Friday, December 21, 2007

Shibboleth: Free Ancient Script Unicode Typing Tool from Logos

Shibboleth is a very nice free gift from Logos. As it states on their web site:

Shibboleth is a tool for typing Unicode text in ancient scripts. It was designed to help people unfamiliar with a script easily enter the correct characters, and then copy text to the clipboard in Unicode or another format.
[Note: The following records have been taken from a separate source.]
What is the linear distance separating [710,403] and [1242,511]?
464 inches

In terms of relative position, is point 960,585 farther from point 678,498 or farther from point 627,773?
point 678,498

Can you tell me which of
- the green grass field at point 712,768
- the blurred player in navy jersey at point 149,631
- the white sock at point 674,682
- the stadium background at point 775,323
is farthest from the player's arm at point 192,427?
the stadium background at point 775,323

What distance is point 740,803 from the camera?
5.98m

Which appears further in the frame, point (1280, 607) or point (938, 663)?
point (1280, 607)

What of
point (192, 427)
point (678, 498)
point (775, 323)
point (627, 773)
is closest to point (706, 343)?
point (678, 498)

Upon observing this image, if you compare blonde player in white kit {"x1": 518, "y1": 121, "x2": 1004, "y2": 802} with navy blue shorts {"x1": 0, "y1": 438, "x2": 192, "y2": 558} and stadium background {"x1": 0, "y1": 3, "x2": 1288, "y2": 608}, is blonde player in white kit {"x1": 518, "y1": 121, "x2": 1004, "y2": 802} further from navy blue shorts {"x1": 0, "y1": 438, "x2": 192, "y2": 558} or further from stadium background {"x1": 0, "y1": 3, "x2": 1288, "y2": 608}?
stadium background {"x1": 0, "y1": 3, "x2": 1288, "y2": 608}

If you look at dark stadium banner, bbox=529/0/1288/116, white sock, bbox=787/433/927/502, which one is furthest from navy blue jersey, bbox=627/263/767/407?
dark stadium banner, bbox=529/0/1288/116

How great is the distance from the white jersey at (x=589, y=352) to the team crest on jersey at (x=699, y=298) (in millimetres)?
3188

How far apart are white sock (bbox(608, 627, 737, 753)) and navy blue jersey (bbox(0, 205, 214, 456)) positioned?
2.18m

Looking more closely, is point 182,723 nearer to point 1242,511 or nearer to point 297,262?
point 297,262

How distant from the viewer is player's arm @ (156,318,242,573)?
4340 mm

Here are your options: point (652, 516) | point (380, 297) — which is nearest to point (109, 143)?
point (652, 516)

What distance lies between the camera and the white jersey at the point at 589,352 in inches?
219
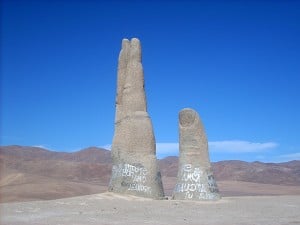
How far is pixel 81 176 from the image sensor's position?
70500mm

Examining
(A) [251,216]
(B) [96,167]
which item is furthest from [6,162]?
(A) [251,216]

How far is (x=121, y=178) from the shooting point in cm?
2461

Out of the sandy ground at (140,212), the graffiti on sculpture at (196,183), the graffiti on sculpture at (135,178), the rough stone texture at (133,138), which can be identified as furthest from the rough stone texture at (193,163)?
the graffiti on sculpture at (135,178)

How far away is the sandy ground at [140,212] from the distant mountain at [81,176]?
14.3 meters

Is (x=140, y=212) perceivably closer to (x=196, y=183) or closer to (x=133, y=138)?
(x=196, y=183)

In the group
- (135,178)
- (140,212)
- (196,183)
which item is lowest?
(140,212)

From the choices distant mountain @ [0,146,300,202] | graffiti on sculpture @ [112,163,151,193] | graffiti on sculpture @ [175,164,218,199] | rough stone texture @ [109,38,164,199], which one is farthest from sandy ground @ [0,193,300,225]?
distant mountain @ [0,146,300,202]

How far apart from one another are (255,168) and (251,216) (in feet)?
253

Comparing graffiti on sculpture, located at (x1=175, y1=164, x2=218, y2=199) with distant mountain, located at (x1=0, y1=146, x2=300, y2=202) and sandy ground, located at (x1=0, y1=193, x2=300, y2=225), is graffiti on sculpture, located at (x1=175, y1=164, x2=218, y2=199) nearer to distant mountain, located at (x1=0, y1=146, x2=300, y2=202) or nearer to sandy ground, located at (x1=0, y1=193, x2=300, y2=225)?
sandy ground, located at (x1=0, y1=193, x2=300, y2=225)

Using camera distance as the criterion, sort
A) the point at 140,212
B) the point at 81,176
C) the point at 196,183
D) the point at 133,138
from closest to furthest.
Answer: the point at 140,212 → the point at 196,183 → the point at 133,138 → the point at 81,176

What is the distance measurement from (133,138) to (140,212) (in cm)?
576

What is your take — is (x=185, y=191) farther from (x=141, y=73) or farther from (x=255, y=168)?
(x=255, y=168)

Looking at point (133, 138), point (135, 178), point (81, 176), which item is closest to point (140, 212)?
point (135, 178)

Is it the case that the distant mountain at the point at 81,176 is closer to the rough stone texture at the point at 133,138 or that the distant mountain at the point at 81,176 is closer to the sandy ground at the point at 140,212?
the rough stone texture at the point at 133,138
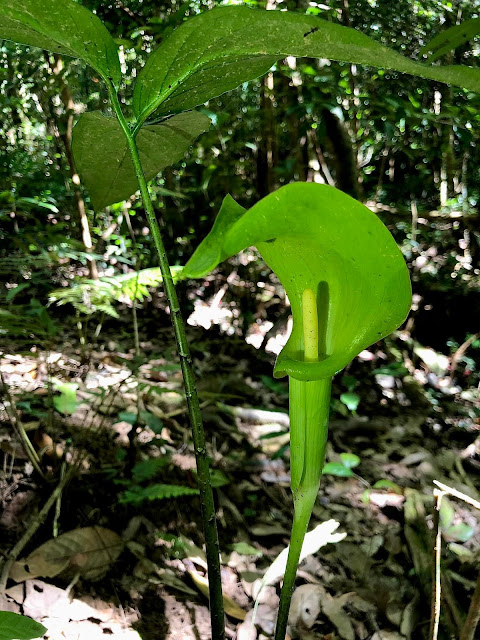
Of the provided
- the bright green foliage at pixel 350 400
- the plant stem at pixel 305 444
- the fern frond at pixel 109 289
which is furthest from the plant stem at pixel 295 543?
the bright green foliage at pixel 350 400

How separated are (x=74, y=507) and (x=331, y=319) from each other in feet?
2.56

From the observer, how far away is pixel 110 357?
1.61 metres

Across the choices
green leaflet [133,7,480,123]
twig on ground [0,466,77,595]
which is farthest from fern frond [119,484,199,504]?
green leaflet [133,7,480,123]

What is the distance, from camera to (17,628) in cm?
41

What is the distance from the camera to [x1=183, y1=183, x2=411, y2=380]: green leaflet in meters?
0.31

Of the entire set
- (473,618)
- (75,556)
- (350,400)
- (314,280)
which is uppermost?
(314,280)

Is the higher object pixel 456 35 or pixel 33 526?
pixel 456 35

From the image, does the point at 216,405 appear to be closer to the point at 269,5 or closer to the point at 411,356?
the point at 411,356

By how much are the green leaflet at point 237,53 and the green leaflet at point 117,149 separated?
0.10 m

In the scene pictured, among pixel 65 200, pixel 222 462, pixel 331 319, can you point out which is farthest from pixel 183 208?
pixel 331 319

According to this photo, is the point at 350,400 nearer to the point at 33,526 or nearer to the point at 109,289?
the point at 109,289

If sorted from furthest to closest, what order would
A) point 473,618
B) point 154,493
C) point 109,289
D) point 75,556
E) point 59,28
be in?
point 109,289, point 154,493, point 75,556, point 473,618, point 59,28

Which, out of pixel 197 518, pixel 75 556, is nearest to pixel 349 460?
pixel 197 518

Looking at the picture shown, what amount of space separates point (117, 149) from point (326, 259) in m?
0.30
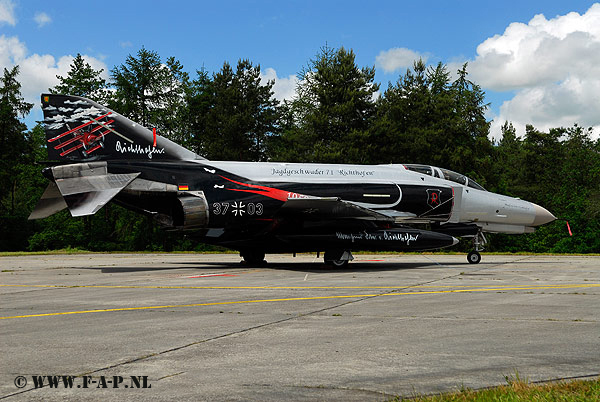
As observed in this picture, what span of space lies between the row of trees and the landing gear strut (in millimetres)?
27871

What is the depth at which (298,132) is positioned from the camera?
5078 cm

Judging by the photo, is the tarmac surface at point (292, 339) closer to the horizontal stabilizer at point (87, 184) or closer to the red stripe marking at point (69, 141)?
the horizontal stabilizer at point (87, 184)

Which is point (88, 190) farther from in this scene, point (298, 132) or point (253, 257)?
point (298, 132)

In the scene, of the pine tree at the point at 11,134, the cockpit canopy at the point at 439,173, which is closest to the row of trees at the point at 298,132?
the pine tree at the point at 11,134

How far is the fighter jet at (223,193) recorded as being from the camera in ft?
58.3

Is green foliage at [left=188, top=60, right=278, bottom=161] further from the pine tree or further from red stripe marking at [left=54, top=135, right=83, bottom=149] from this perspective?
red stripe marking at [left=54, top=135, right=83, bottom=149]

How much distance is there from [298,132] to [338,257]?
33.1 m

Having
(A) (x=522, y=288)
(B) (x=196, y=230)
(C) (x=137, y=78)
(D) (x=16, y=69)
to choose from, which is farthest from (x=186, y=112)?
(A) (x=522, y=288)

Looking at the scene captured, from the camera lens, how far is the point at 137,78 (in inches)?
2152

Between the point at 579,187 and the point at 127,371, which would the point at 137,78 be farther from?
the point at 127,371

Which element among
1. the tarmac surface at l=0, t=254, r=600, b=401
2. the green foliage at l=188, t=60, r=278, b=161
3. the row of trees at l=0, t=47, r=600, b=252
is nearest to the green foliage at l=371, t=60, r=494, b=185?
the row of trees at l=0, t=47, r=600, b=252

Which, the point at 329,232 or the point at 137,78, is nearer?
the point at 329,232

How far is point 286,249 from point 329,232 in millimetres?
1909

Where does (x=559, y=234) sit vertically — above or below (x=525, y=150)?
below
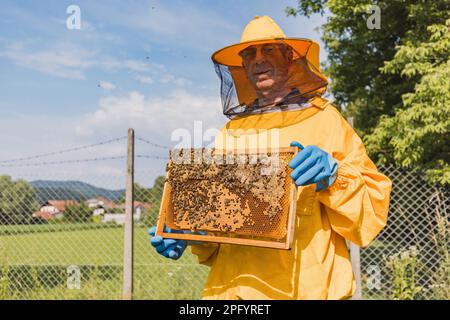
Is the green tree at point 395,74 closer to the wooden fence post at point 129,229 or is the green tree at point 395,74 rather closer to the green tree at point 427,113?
the green tree at point 427,113

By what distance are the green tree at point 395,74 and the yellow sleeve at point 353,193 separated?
183 inches

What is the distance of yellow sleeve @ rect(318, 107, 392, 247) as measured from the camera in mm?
1750

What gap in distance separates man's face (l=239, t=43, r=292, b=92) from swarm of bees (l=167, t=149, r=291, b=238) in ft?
1.42

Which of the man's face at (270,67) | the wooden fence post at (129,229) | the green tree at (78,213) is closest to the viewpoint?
the man's face at (270,67)

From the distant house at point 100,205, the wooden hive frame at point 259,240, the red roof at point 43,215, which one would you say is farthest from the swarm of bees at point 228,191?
the red roof at point 43,215

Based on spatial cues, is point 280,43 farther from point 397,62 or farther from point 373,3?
point 373,3

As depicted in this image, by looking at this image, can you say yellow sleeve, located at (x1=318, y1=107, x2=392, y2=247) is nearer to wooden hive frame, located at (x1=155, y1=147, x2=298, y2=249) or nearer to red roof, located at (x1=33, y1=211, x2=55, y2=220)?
wooden hive frame, located at (x1=155, y1=147, x2=298, y2=249)

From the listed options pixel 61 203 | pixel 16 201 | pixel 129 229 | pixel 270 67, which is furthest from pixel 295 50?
pixel 16 201

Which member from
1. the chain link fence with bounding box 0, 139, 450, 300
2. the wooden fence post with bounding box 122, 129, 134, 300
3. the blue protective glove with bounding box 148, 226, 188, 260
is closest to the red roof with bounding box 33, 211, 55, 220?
the chain link fence with bounding box 0, 139, 450, 300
While a keyboard layout is provided for several scripts, the emphasis is on helping the user recognize and select the proper characters. To that end, user input is shown in both typed and rendered format, with multiple font options, and all of the characters for each script are selectable from a well organized palette on the right side of the application window.
I have become fairly adept at typing in Greek using an installed polytonic Greek keyboard, but I often forget where those Hebrew vowel points are on the keyboard or where other special diacritics for Greek or for transliteration are located. Shibboleth will make this job easy. Support is provided for Hebrew, Aramaic, Syriac, Arabic, Ethiopic, Greek, Coptic, Ugaritic, Armenian, South Arabian, and Transliteration. You will, of course, need to have appropriate Unicode fonts, and links are provided on the Logos page.

A few things to note:
  • Using this link to the Logos page, you need to run/install the program using Internet Explorer. (For some reason, Firefox will not work when you save the file and then try to run it.)
  • You will, of course, need to have appropriate Unicode fonts, and links are provided on the Logos page.
  • You can either type your text directly (using the keyboard displayed at bottom as a guide) or you can click and choose one letter at a time (by clicking on the keyboard or the letters in the column on the right).
  • You will usually want to export text using Unicode, but you can also use escaped or ASCII.
  • Output is optimized for HTML, so if you paste into a Word DOC, you will need to strip away some of the coding that precedes and follows your text. No big deal.
Thanks to Logos for sharing this tool!
UPDATE: 2007.12.28 - Logos has now posted about this tool.